The last piece of twine
search
OpinionGuest columnist

The last piece of twine

This Chanukah is one of the last experiences we have to learn to let go, allowing my son to run toward the next part of his adventure.

kim rullo
Kim Rullo ponders the significance of the last piece of twine. Photo by Kim Rullo
Kim Rullo ponders the significance of the last piece of twine. Photo by Kim Rullo

I didn’t realize it was looming.

It was just a ball of twine woven around a cardboard roll. It should have meant nothing. Instead, as I wrapped what seemed like my 200th gift basket for another fundraiser, that roll of twine became the ending to a beginning.

The roll of twine is 12 years old. It’s easy to remember because I bought it when my son started kindergarten and I began volunteering for the school’s Parent Faculty Organization. I used it to bind gift baskets for various craft projects and for his bar mitzvah.

The cardboard roll made its appearance a few weeks before Chanukah this year — the last Chanukah our son, Jack, will be exclusively ours — as I came to the last piece of twine.

My husband and I spent the past 18 years learning to let go a little at a time. I read somewhere that observing your child grow up is akin to slowly watching them run away from you and toward something — to all things possible. This Chanukah is one of the last experiences we have to learn to let go, allowing my son to run toward the next part of his adventure.

“I read somewhere that observing your child grow up is akin to slowly watching them run away from you and toward something else.” Photo by Kim Rullo.

Jack was born a few weeks prematurely. His father and I used to have to feed him teaspoons of formula while fighting to keep him awake. He grew quickly, and we learned to give up those early feeding struggles easily.

During Jack’s early years, I worked freelance from home. Jack sat on my lap and would even join my meetings. I still feel the vacant spot on my lap.

Jack eventually moved from my lap to the other side of the room. He sat at his dad’s desk and typed on the keyboard, learning his letters with less and less assistance. That time together ended when he started school and I had to give up my temporary office mate.

It was then that I bought the twine. I spent hours at PFO meetings and sitting behind booths at various functions. With each slice of the scissors, cutting twine for gift baskets or crafts, a bit of time was shaved from our time with our son.

Elementary school basket-wrapping quickly turned into middle school projects, art projects, makeshift posterboard presentations and bar mitzvah favors. Art has always played an essential role in my relationship with my son. Twine was the tie that bound.

We spent close to a year, several times a week, learning to chant the Torah together for his bar mitzvah. Jack picked up the Hebrew a little quicker than I did, but there were spots where my ear for music and melody was needed. When he stood before the congregation and perfectly chanted his portion and the Shabbat prayers, his pace was quicker than I could follow. His final note came too abruptly for me.

By high school, he was spending more time with friends and less time with us. I didn’t realize at the time that we were all learning to separate then, as well.

The twine I used so regularly, that had bound the two of us without either of us knowing, was thrown into a beat-up cabinet I inherited from my mother. The kind of brown, wooden, 1960s Sears cabinet, which was a little too large than it needed to be. The twine sat in that cabinet along with extra tea candles from our wedding, unused modeling clay and a glue gun that Jack and
I had used for various projects. It was a holder of memories that I forgot I had stored away.

I knew the meaning of the cabinet’s contents. Memories are little pieces of ourselves we leave behind as we become the people we are. I’ve watched Jack grow from an infant to a child to a young man. Sometimes I’ve participated in that growth; other times, he pushed me away. But I know I have opportunities left to share in his growth.

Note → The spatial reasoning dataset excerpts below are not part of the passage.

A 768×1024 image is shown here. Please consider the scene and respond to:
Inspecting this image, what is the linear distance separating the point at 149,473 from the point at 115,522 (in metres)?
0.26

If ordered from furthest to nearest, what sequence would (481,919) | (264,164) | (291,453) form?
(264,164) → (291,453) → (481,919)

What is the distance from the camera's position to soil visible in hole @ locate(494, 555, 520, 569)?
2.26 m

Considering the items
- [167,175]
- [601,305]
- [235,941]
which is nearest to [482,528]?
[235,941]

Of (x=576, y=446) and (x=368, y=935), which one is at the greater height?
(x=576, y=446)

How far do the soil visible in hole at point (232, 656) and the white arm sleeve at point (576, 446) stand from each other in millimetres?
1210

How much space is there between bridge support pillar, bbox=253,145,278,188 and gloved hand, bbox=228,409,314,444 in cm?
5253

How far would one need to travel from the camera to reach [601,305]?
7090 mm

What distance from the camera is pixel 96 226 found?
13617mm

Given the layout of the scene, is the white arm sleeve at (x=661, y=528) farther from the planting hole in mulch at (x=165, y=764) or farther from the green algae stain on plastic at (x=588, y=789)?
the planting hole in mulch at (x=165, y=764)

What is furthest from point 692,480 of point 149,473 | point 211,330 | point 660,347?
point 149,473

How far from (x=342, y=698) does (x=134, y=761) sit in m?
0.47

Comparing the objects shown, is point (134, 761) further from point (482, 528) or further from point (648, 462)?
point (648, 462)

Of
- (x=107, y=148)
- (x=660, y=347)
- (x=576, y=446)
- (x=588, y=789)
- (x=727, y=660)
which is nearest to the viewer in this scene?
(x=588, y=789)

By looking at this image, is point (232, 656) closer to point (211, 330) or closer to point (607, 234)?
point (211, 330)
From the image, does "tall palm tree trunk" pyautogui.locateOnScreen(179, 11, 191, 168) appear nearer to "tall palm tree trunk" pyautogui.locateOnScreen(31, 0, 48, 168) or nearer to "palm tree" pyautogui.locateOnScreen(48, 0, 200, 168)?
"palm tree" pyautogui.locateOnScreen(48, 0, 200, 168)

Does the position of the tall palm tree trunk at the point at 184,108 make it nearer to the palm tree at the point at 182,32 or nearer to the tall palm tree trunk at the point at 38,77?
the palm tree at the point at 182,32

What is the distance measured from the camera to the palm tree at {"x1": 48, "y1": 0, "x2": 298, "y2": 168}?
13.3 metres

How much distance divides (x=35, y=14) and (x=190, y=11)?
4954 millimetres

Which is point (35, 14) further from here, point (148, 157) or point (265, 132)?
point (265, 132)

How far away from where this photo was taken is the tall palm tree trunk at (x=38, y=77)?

This Chanukah, I can’t help but think that in the circle of annual life cycle events, this is the last Chanukah where my son is this adolescent version of himself. We’ll always be mother and child, but that change matters. When the twine is completely unrolled from its cardboard core, both remain, but the relationship is forever different. I would never want to rewind that string; sometimes, though, I wish I had paid more attention or moved a little more slowly when unrolling it from its core.

Jack will soon be 18 — a significant Jewish number. I recognize that this twining melancholy is part of the beauty of life and parenthood, like a slowly unwoven spool, giving pieces of us away. I always knew this time would come. Hopefully though, the unrolled twine built a tapestry of memories bringing joy and growth. Eighteen, a lifetime. Eighteen: L’chaim, to life. PJC

Kim Rullo is communications manager and an associate at Rothschild Doyno Collaborative. She is a conceptual artist and photographer who has curated work in the Pittsburgh Cultural District and has had several art shows throughout the city.